Code is Play Dough
I started my career as a developer with a technology consulting company called KPMG. There I learned the phases of the software development process - Requirements, Development, Testing, Operation. And each of these phases required domain specialists who would hand their work off to the next set of specialists when the next phase began. This model was inspired by Henry Ford, who taught us that dividing work into repeatable steps could reliably and efficiently produce Model T’s.
The typical project went as follows: the business analysts wrote specifications and produced mockups. They debated scope. They drew UI concepts on whiteboards. They spent months perfecting the specification for our new system. They called it the Rosetta Stone - the source of truth.
With the Requirements phase done, the developers ramped up. On day 1 of the “Development” phase, the Rosetta Stone was plopped on each of their desks with the expectation that the specifications lying within would be quickly converted into working software. And of course, because all of these requirements had been captured on paper, the analysts who created them were free to join the Requirements phase of the next project with the next client.
Now, developers can’t convert requirements into working, cohesive code. We need architecture. Enter the “Enterprise Architect” - the elite of the elite. These seasoned guys were former developers turned Visio-jockeys, and they would cleverly convert the Rosetta Stone into arrows and boxes representing architectural components. The Enterprise Architects had a keen understanding that we were building the groundwork for a system that would, one day, be the foundation upon which every new system would be built. And because of this inevitability, we needed services. Lots and lots of reusable, generalized services.
Debates ensued about which services to build. What data would be passed between them? Which services would be allowed to talk to databases? Would they use SOAP?
Once these important issues had been agreed upon, it would be time for developers to dive in. Using the Rosetta Stone they had previously been given and newly pressed architecture documents as references, the first lines of code were written.
Usually by this point the project was six months old.
I’ve often questioned the value that BAs and Architects provide here, especially given the time required for them to produce anything interesting. The argument most people make in support of them and their work is that it’s much cheaper to edit a document than it is refactor code. As a developer, this line of thinking has always felt off. But I couldn’t quantify it until I read a comment by Jason Calcanis a couple of years ago. Jason was trying to figure out how Facebook had ascended to its position of dominance in comparison to other technology companies. His conclusion was that
Developer-driven startups always produce product faster. This stands to reason: our nontechnical people are having discussions and debates while Zuckerberg is coding his next feature. This is why no one has been able to keep up with Facebook! While MySpacers debated how to iterate on their product, Facebook simply tried stuff. Yahoo has been in strategy, reorg and cost-cutting meetings for the past five years, and is run by an amazing operational CEO, Carol Bartz. But what was the last good product Yahoo released? AOL has been branding itself wonderfully to Madison Avenue, hosting really awesome parties and wooing Wall Street on their roadshow with dashing, advertising-driven CEO Tim Armstrong. But what was the last good product AOL released? Yahoo and AOL have had the raw materials to compete with Facebook since its inception, but neither has been able to release a single kick-ass competing product. Let me say that again: AOL and Yahoo have not released a single, kick-ass product in a decade.

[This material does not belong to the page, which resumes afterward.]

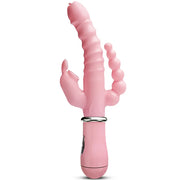 LickLip™ 3-in-1 Dildo Rabbit Vibrator – Tongue Licking, Double Rod & Clit-Anal Stimulation 💦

Developers are some of the most creative people I’ve ever met. After my consulting career I moved on to manage 12 development teams comprising 70 developers. Needless to say I’ve met a lot of developers.
I firmly believe that code is to a developer what paint is to an artist. It’s a medium used to create. And it’s a highly malleable medium at that. Just as it’s easy to resculpt an animal made of play dough, it’s easy to manipulate a system made of code. And if more non-technical people understood that, they might structure their businesses and their processes differently. They might start developing and prototyping at the beginning of a project. In so doing, they might realize speed and efficiencies they never thought were possible.
This is our mindset at popexpert. We built a working version of our product in three months. We have no business analysts. We have no product managers. We have no architects. We’ve shaped and re-shaped our product continuously in response to hypotheses and feedback. And we like playing with play dough.